The hippocampus and cortices of the medial temporal lobe (MTL) are increasingly implicated in working memory, particularly for tasks requiring complex, high-resolution relational binding, but their precise contributions--particularly during delay maintenance--remain debated. Using functional magnetic resonance imaging (fMRI), we investigated the involvement of hippocampal and cortical MTL in a demanding allocentric working memory task requiring high-resolution, relational binding. During fMRI, 128 healthy human adults (92 females) aged 20-83 (mean 39) years performed a task in which object-location bindings had to be learned, maintained, and manipulated across an 8 second delay. The design included a passive viewing condition to control for perceptual and attentional demands and a staircase procedure to balance task difficulty across participants. Across the full sample, anterior and mid hippocampal subregions and cortical MTL areas were engaged during encoding. In the delay phase, we observed a non-uniform pattern, with hippocampal and entorhinal deactivation alongside perirhinal and parahippocampal activation. During test, activation occurred in posterior hippocampus and several cortical MTL regions. Contrary to predictions, hippocampal and cortical MTL activation did not vary with performance among younger adults.
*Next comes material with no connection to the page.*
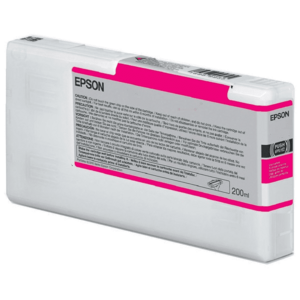 EPSON T9133 (C13T91330N) - originálna cartridge, purpurová, 200ml vyobraziť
Instead, differences emerged in a left temporoparietal cluster, potentially reflecting verbal encoding strategies. Older adults, relative to younger adults with the most comparable performance levels, showed lower anterior hippocampal activation and smaller correct-passive viewing differences in perirhinal and parahippocampal cortices. Taken together, these findings demonstrate distinct phase-specific hippocampal and cortical MTL involvement across the temporal unfolding of allocentric working memory, with evidence of hippocampal engagement even during the delay, yet the absence of MTL-performance associations among younger adults suggests this involvement, while robust, may play a more auxiliary role.